- [TASK PROMPT] Extract every line of the listing below verbatim, leaving out the pictures.

- [RECORDS SHOWN]
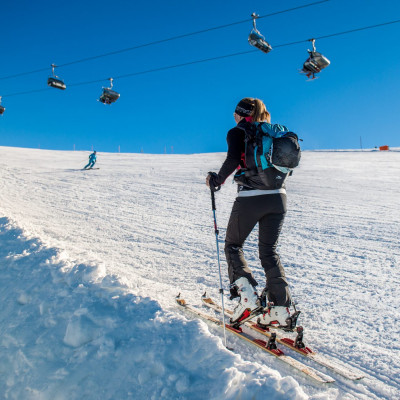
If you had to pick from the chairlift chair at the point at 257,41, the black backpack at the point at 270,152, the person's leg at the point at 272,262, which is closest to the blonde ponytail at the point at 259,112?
the black backpack at the point at 270,152

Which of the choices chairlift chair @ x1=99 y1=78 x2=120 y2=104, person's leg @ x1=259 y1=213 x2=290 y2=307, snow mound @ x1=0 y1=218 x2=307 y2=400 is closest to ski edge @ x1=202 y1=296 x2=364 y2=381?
person's leg @ x1=259 y1=213 x2=290 y2=307

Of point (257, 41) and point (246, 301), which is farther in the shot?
point (257, 41)

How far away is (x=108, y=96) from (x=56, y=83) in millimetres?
3194

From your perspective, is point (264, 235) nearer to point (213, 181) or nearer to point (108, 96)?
point (213, 181)

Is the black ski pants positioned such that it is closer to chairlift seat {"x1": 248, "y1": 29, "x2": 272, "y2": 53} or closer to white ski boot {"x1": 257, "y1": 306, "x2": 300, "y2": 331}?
white ski boot {"x1": 257, "y1": 306, "x2": 300, "y2": 331}

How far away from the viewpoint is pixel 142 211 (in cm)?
984

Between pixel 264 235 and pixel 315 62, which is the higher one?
pixel 315 62

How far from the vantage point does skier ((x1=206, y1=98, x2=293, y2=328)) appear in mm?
2924

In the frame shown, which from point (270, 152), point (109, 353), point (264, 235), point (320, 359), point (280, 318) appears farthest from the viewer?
point (264, 235)

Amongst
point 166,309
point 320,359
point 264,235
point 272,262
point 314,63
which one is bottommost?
point 320,359

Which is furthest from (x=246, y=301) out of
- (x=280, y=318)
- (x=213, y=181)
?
(x=213, y=181)

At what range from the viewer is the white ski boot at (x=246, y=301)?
302 centimetres

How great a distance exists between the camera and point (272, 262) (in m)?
3.00

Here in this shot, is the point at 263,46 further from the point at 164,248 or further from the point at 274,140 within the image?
the point at 274,140
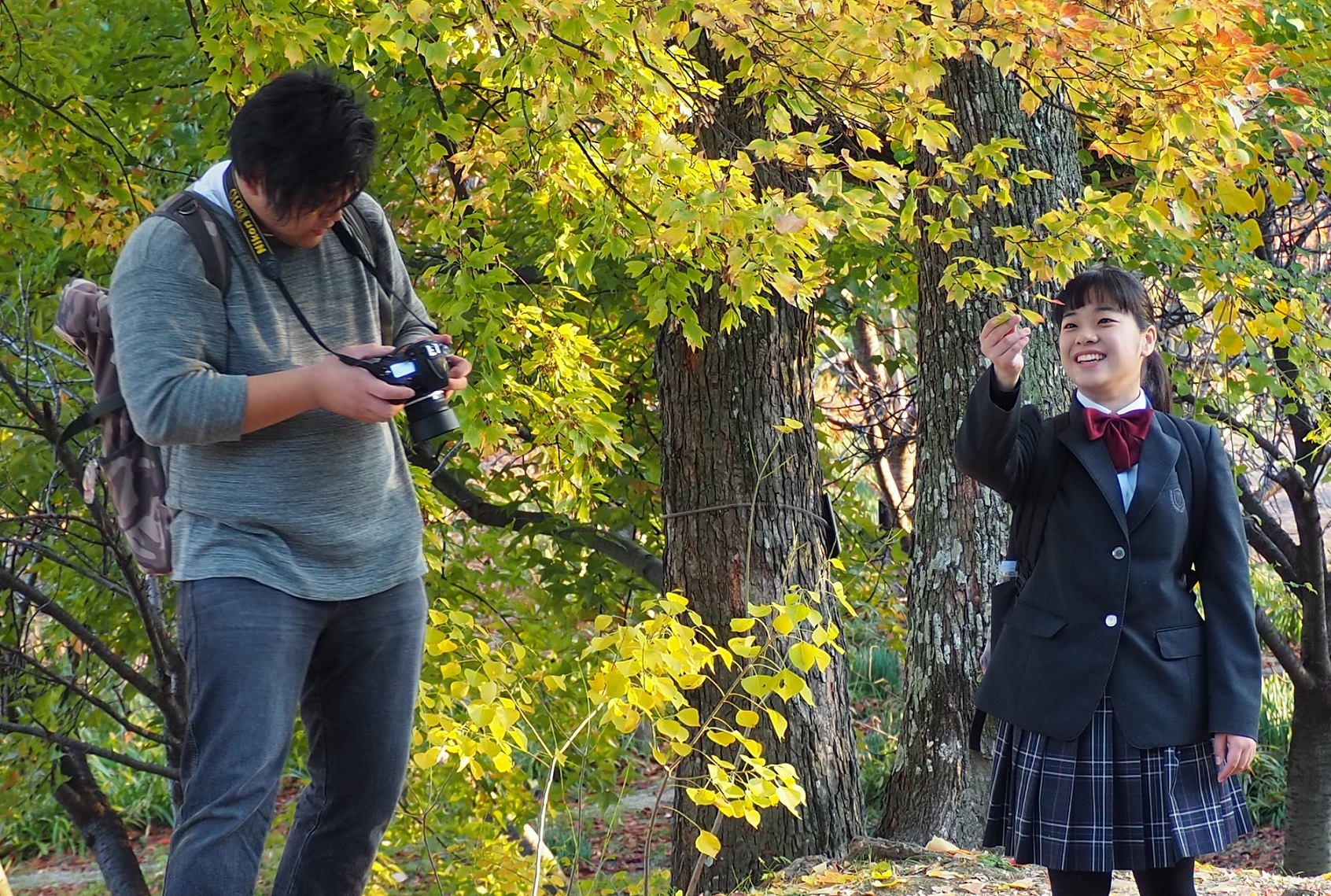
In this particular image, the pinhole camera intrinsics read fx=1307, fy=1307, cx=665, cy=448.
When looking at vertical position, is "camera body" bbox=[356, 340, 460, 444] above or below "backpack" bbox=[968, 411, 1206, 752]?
above

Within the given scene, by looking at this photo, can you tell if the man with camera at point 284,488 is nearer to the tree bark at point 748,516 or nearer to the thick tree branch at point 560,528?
the tree bark at point 748,516

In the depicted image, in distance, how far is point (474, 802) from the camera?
5578mm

- [IN RESPONSE]
If you had to pick from the chairlift chair at the point at 257,41, the black backpack at the point at 270,152, the person's leg at the point at 272,262, which is closest to the blonde ponytail at the point at 259,112?
the black backpack at the point at 270,152

Which of the choices chairlift chair @ x1=99 y1=78 x2=120 y2=104, person's leg @ x1=259 y1=213 x2=290 y2=307, snow mound @ x1=0 y1=218 x2=307 y2=400 is closest to ski edge @ x1=202 y1=296 x2=364 y2=381?
person's leg @ x1=259 y1=213 x2=290 y2=307

Of point (257, 41) and point (246, 301), which is farther in the shot?
point (257, 41)

How far away is (x=108, y=96) from (x=56, y=83) in millimetres?
3194

From your perspective, is point (264, 235) nearer to point (213, 181) or nearer to point (108, 96)?
point (213, 181)

Is the black ski pants positioned such that it is closer to chairlift seat {"x1": 248, "y1": 29, "x2": 272, "y2": 53} or closer to white ski boot {"x1": 257, "y1": 306, "x2": 300, "y2": 331}?
white ski boot {"x1": 257, "y1": 306, "x2": 300, "y2": 331}

How far away from the viewpoint is pixel 142 211 (in cm)?
984

Between pixel 264 235 and pixel 315 62, which is the higher one?
pixel 315 62

How far from the vantage point does skier ((x1=206, y1=98, x2=293, y2=328)) appear in mm?
2924

In the frame shown, which from point (270, 152), point (109, 353), point (264, 235), point (320, 359), point (280, 318) appears farthest from the viewer?
point (264, 235)

Amongst
point 166,309
point 320,359
point 264,235
point 272,262
point 314,63
which one is bottommost?
point 320,359

Which is furthest from (x=246, y=301) out of
- (x=280, y=318)
- (x=213, y=181)
?
(x=213, y=181)

At what range from the viewer is the white ski boot at (x=246, y=301)?
302 centimetres

How great a distance exists between the camera and point (272, 262) (in m)?
3.00

Here in this shot, is the point at 263,46 further from the point at 164,248 or further from the point at 274,140 within the image?
the point at 274,140
In this particular image, the pinhole camera intrinsics read fx=1307, fy=1307, cx=665, cy=448.
When looking at vertical position, is "camera body" bbox=[356, 340, 460, 444] above or below "backpack" bbox=[968, 411, 1206, 752]?
above

Within the given scene, by looking at this photo, can you tell if the man with camera at point 284,488 is nearer to the tree bark at point 748,516 or nearer to the thick tree branch at point 560,528?
the tree bark at point 748,516

In the depicted image, in distance, how far is point (474, 802) from the camera?
5578mm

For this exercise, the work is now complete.